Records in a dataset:
___

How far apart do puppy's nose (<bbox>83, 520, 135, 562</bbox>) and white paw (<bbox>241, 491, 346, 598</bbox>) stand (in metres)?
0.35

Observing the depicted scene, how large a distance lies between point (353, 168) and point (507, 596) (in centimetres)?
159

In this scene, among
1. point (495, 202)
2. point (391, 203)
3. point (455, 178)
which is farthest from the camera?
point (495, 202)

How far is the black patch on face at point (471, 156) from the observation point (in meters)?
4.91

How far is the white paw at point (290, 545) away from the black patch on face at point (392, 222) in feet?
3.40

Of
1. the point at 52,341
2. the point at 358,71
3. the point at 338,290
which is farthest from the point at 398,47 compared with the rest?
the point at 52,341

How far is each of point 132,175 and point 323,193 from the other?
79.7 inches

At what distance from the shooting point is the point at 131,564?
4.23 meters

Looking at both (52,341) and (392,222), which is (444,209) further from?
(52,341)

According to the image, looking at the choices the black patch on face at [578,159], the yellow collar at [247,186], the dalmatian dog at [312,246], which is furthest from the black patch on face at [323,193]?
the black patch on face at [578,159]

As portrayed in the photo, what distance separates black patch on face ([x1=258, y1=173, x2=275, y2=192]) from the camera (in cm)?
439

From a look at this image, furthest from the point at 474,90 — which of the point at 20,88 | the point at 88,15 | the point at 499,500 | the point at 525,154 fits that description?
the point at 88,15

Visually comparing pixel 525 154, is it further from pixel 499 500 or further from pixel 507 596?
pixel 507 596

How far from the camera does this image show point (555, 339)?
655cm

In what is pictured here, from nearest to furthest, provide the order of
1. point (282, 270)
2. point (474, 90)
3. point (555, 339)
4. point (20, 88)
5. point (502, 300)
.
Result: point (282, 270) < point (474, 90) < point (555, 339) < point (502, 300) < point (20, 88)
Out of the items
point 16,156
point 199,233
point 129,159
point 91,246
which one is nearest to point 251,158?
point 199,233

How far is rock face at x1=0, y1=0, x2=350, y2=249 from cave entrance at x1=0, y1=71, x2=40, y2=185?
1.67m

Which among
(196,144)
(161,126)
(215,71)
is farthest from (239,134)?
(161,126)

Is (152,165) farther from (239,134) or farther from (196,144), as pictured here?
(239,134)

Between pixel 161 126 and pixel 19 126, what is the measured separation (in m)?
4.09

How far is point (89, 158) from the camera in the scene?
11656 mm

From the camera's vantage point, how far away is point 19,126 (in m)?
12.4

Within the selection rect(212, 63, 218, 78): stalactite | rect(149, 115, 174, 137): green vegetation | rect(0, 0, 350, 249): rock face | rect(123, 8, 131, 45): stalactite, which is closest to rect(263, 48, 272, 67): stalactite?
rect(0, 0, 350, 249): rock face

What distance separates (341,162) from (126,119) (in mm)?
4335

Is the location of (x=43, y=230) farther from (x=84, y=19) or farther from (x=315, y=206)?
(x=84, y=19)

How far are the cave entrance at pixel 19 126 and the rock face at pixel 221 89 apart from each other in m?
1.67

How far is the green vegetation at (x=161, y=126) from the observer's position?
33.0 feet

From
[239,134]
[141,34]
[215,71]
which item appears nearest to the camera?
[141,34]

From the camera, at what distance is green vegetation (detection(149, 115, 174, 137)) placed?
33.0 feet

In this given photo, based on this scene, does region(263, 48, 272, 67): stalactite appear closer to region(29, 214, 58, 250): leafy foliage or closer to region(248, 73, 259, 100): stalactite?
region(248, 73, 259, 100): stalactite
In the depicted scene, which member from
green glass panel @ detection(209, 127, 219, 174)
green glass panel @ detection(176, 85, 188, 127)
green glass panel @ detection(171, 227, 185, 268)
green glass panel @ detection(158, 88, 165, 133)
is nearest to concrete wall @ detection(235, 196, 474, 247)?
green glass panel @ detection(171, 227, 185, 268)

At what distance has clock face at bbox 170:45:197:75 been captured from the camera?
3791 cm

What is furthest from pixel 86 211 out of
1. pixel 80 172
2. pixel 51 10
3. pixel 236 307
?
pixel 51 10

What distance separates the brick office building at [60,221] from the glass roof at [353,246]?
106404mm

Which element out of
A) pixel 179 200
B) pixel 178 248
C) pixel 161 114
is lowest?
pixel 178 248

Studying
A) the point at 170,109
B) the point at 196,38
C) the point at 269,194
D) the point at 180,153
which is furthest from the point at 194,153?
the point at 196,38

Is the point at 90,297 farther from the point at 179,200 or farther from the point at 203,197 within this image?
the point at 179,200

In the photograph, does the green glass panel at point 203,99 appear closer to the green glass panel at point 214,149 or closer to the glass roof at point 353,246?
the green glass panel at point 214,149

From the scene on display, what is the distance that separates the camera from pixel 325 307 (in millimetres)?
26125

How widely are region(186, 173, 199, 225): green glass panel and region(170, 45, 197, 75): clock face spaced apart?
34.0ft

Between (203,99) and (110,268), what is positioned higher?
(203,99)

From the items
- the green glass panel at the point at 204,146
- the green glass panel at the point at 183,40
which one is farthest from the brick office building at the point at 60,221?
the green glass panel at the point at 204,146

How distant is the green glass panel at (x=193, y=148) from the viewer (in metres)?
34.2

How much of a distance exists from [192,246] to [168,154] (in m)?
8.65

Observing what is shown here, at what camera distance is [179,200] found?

___

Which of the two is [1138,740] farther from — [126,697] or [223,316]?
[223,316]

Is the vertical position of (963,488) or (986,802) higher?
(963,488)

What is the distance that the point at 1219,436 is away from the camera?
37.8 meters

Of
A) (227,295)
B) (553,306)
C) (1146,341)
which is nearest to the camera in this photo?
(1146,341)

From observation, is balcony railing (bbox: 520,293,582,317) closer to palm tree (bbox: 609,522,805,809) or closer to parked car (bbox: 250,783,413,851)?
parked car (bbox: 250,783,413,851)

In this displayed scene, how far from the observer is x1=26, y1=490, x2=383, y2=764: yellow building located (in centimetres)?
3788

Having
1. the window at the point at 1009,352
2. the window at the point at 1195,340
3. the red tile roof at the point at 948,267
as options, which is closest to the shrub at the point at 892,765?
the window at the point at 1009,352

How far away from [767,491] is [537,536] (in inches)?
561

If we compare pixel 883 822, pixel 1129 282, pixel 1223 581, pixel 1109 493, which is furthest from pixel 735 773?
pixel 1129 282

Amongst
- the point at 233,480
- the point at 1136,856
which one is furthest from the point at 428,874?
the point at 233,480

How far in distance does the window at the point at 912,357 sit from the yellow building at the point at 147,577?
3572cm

___

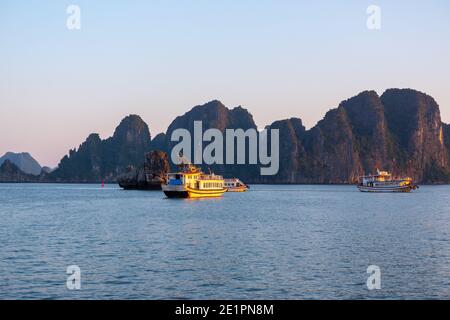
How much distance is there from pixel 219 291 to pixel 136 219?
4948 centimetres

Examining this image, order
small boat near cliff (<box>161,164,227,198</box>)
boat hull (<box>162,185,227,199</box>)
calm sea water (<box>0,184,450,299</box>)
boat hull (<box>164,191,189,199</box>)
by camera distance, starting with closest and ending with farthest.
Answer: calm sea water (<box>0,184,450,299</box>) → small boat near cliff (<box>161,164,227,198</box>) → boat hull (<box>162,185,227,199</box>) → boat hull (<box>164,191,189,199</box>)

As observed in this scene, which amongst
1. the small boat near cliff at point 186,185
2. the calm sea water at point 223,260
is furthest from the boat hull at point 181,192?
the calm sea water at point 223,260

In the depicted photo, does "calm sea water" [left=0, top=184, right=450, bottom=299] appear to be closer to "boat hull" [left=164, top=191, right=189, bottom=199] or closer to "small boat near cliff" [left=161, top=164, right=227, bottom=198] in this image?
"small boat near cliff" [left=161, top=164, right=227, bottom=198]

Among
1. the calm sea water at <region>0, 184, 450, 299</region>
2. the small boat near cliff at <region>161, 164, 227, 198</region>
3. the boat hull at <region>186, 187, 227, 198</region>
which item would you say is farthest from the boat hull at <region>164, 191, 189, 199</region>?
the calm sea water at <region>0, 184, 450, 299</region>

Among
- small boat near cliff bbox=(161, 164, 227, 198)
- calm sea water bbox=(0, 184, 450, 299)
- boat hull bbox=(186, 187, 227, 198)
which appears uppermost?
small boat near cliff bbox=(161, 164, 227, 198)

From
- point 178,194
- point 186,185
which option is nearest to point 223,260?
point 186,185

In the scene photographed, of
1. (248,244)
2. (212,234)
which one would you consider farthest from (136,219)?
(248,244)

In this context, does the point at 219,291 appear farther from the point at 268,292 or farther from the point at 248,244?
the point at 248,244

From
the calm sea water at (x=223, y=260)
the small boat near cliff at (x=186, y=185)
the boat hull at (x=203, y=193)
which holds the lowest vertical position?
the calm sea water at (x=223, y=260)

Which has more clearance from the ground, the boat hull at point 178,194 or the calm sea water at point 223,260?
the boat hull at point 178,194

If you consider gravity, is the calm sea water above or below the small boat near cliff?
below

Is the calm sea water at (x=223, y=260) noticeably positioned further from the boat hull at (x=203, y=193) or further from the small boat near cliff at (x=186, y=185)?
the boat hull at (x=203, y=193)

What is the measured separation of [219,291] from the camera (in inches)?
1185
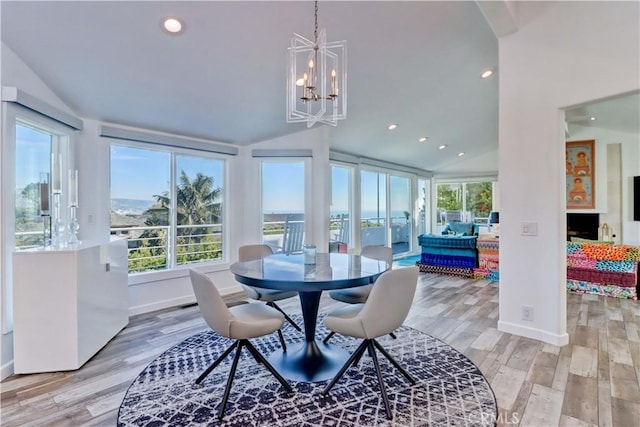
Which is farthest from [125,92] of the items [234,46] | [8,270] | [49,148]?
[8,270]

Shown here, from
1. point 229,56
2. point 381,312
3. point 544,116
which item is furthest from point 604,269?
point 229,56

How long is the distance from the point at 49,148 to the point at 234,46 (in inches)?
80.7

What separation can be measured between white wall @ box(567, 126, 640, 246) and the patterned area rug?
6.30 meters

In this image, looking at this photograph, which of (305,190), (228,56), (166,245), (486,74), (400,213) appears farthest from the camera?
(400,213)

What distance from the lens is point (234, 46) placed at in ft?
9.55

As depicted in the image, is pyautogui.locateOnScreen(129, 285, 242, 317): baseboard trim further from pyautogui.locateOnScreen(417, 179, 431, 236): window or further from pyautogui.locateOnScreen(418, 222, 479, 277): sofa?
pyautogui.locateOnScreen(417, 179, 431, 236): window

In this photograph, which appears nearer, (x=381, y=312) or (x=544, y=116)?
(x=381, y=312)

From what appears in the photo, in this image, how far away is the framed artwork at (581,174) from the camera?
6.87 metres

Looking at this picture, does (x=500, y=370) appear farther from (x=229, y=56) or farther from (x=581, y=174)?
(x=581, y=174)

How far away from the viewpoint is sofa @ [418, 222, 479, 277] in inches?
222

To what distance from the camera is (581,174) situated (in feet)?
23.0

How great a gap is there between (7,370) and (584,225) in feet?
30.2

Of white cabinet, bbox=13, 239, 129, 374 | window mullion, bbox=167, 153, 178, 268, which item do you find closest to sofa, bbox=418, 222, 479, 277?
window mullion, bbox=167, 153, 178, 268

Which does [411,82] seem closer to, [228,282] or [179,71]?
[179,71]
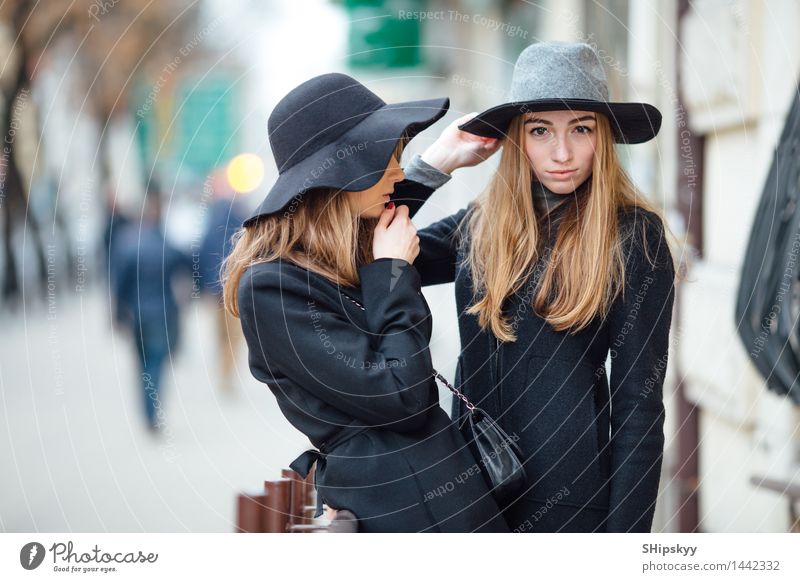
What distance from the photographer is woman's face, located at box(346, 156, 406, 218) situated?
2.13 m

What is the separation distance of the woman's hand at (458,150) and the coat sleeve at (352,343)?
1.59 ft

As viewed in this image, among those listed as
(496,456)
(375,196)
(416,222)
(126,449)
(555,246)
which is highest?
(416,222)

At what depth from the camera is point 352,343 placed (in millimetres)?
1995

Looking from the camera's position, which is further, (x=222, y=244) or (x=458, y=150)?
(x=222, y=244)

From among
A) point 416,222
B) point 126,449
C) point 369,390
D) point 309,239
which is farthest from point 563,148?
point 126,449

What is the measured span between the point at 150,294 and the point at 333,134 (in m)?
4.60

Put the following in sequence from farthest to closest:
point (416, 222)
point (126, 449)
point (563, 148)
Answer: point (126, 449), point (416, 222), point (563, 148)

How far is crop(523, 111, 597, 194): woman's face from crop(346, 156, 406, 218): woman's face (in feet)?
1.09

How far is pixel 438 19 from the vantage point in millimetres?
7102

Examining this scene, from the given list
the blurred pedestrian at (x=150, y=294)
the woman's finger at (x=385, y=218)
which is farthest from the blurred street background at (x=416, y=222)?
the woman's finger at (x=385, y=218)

___

Task details:
Find every line in the material above that contains the string "locateOnScreen" and copy each one. Case counts.

Response to the exercise:
As depicted in the image, is pyautogui.locateOnScreen(129, 285, 242, 317): baseboard trim further from pyautogui.locateOnScreen(417, 179, 431, 236): window or further from pyautogui.locateOnScreen(418, 222, 479, 277): sofa?
pyautogui.locateOnScreen(417, 179, 431, 236): window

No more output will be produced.